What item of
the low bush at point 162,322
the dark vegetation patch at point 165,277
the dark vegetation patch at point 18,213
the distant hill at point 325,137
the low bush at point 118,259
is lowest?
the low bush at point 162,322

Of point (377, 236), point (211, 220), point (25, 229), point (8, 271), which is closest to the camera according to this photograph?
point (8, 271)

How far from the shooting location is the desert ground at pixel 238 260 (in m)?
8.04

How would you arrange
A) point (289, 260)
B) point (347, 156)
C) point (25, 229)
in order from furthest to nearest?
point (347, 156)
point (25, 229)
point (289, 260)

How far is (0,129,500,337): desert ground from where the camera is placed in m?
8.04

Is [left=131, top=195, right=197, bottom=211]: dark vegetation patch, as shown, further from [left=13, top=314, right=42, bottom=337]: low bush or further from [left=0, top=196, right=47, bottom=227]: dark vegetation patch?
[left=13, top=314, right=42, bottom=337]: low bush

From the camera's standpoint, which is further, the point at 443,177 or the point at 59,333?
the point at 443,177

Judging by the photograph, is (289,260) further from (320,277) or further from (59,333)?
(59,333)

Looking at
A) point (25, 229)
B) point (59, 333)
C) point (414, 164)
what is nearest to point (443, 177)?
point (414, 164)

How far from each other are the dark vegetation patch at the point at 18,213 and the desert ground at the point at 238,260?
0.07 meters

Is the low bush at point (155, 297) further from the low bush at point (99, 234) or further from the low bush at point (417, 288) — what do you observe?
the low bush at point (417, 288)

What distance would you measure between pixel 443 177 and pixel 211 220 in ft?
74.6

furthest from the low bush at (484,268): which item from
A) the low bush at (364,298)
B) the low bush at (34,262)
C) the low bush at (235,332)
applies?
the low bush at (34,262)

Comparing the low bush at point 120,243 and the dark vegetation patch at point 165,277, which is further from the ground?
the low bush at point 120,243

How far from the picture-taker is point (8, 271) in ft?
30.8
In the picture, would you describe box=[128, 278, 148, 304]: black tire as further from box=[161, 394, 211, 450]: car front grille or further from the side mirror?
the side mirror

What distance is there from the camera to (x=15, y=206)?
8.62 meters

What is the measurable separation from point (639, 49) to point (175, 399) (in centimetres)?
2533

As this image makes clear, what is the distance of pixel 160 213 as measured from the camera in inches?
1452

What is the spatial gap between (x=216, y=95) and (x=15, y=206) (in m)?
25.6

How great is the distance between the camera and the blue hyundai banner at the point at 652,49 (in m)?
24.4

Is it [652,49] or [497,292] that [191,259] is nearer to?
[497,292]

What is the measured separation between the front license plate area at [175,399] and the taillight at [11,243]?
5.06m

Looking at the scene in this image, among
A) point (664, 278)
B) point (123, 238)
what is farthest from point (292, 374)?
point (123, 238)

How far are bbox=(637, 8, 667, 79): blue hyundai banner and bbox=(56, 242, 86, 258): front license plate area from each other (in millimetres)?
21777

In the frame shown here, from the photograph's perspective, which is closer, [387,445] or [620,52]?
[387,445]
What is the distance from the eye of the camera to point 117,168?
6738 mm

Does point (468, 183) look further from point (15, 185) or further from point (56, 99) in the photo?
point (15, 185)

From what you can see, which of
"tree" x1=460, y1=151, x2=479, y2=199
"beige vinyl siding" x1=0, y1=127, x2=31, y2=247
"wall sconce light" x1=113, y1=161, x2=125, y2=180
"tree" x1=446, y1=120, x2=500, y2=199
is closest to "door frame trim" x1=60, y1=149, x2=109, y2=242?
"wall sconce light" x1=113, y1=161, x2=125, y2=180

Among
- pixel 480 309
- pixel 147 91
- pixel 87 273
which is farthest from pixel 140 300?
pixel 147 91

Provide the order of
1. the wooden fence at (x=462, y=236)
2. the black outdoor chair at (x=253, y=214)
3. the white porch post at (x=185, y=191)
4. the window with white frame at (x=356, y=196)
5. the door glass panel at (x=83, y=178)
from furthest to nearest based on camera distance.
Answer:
□ □ □ □
Задание:
Перепишите весь материал выше в виде таблицы Markdown с двумя столбцами: «Номер» с порядковым номером строки и «Строка» с самой строкой. Пустые строки не включайте.

Разбор решения:
| Номер | Строка |
|---|---|
| 1 | What item of |
| 2 | the low bush at point 162,322 |
| 3 | the dark vegetation patch at point 165,277 |
| 4 | the dark vegetation patch at point 18,213 |
| 5 | the distant hill at point 325,137 |
| 6 | the low bush at point 118,259 |
| 7 | is lowest? |
| 8 | the low bush at point 162,322 |
| 9 | Of point (377, 236), point (211, 220), point (25, 229), point (8, 271), which is closest to the camera according to this photograph? |
| 10 | point (8, 271) |
| 11 | How far from the shooting location is the desert ground at pixel 238 260 (in m)? |
| 12 | 8.04 |
| 13 | How would you arrange |
| 14 | A) point (289, 260) |
| 15 | B) point (347, 156) |
| 16 | C) point (25, 229) |
| 17 | in order from furthest to nearest? |
| 18 | point (347, 156) |
| 19 | point (25, 229) |
| 20 | point (289, 260) |
| 21 | How far is (0,129,500,337): desert ground from where the camera is placed in m? |
| 22 | 8.04 |
| 23 | Is [left=131, top=195, right=197, bottom=211]: dark vegetation patch, as shown, further from [left=13, top=314, right=42, bottom=337]: low bush or further from [left=0, top=196, right=47, bottom=227]: dark vegetation patch? |
| 24 | [left=13, top=314, right=42, bottom=337]: low bush |
| 25 | From the camera's standpoint, which is further, the point at 443,177 or the point at 59,333? |
| 26 | the point at 443,177 |
| 27 | Judging by the photograph, is (289,260) further from (320,277) or further from (59,333)? |
| 28 | (59,333) |
| 29 | Looking at |
| 30 | A) point (25, 229) |
| 31 | B) point (59, 333) |
| 32 | C) point (414, 164) |
| 33 | what is nearest to point (443, 177)? |
| 34 | point (414, 164) |
| 35 | How far from each other are the dark vegetation patch at the point at 18,213 and the desert ground at the point at 238,260? |
| 36 | 0.07 meters |
| 37 | Is the low bush at point (155, 297) further from the low bush at point (99, 234) or further from the low bush at point (417, 288) — what do you observe? |
| 38 | the low bush at point (417, 288) |
| 39 | What distance would you measure between pixel 443 177 and pixel 211 220 in ft? |
| 40 | 74.6 |
| 41 | furthest from the low bush at (484,268): which item from |
| 42 | A) the low bush at (364,298) |
| 43 | B) the low bush at (34,262) |
| 44 | C) the low bush at (235,332) |
| 45 | applies? |
| 46 | the low bush at (34,262) |
| 47 | Comparing the low bush at point 120,243 and the dark vegetation patch at point 165,277, which is further from the ground? |
| 48 | the low bush at point 120,243 |
| 49 | How far from the picture-taker is point (8, 271) in ft? |
| 50 | 30.8 |
| 51 | In the picture, would you describe box=[128, 278, 148, 304]: black tire as further from box=[161, 394, 211, 450]: car front grille or further from the side mirror? |
| 52 | the side mirror |
| 53 | What distance is there from the camera to (x=15, y=206)? |
| 54 | 8.62 meters |
| 55 | What is the measurable separation from point (639, 49) to point (175, 399) (in centimetres)? |
| 56 | 2533 |
| 57 | As this image makes clear, what is the distance of pixel 160 213 as measured from the camera in inches? |
| 58 | 1452 |
| 59 | What is the spatial gap between (x=216, y=95) and (x=15, y=206) (in m)? |
| 60 | 25.6 |
| 61 | How great is the distance between the camera and the blue hyundai banner at the point at 652,49 (in m)? |
| 62 | 24.4 |
| 63 | Is it [652,49] or [497,292] that [191,259] is nearer to? |
| 64 | [497,292] |
| 65 | What is the measured separation between the front license plate area at [175,399] and the taillight at [11,243]? |
| 66 | 5.06m |
| 67 | Looking at the scene in this image, among |
| 68 | A) point (664, 278) |
| 69 | B) point (123, 238) |
| 70 | what is farthest from point (292, 374)? |
| 71 | point (123, 238) |
| 72 | How far are bbox=(637, 8, 667, 79): blue hyundai banner and bbox=(56, 242, 86, 258): front license plate area from each other (in millimetres)? |
| 73 | 21777 |
| 74 | In the frame shown here, from the photograph's perspective, which is closer, [387,445] or [620,52]? |
| 75 | [387,445] |
| 76 | What is the distance from the eye of the camera to point 117,168? |
| 77 | 6738 mm |
| 78 | Does point (468, 183) look further from point (15, 185) or further from point (56, 99) in the photo? |
| 79 | point (15, 185) |
| 80 | From what you can see, which of |
| 81 | "tree" x1=460, y1=151, x2=479, y2=199 |
| 82 | "beige vinyl siding" x1=0, y1=127, x2=31, y2=247 |
| 83 | "wall sconce light" x1=113, y1=161, x2=125, y2=180 |
| 84 | "tree" x1=446, y1=120, x2=500, y2=199 |
| 85 | is closest to "door frame trim" x1=60, y1=149, x2=109, y2=242? |
| 86 | "wall sconce light" x1=113, y1=161, x2=125, y2=180 |
| 87 | Among |
| 88 | - pixel 480 309 |
| 89 | - pixel 147 91 |
| 90 | - pixel 87 273 |
| 91 | which is farthest from pixel 140 300? |
| 92 | pixel 147 91 |
| 93 | Provide the order of |
| 94 | 1. the wooden fence at (x=462, y=236) |
| 95 | 2. the black outdoor chair at (x=253, y=214) |
| 96 | 3. the white porch post at (x=185, y=191) |
| 97 | 4. the window with white frame at (x=356, y=196) |
| 98 | 5. the door glass panel at (x=83, y=178) |
| 99 | from furthest to nearest based on camera distance. |
| 100 | Answer: |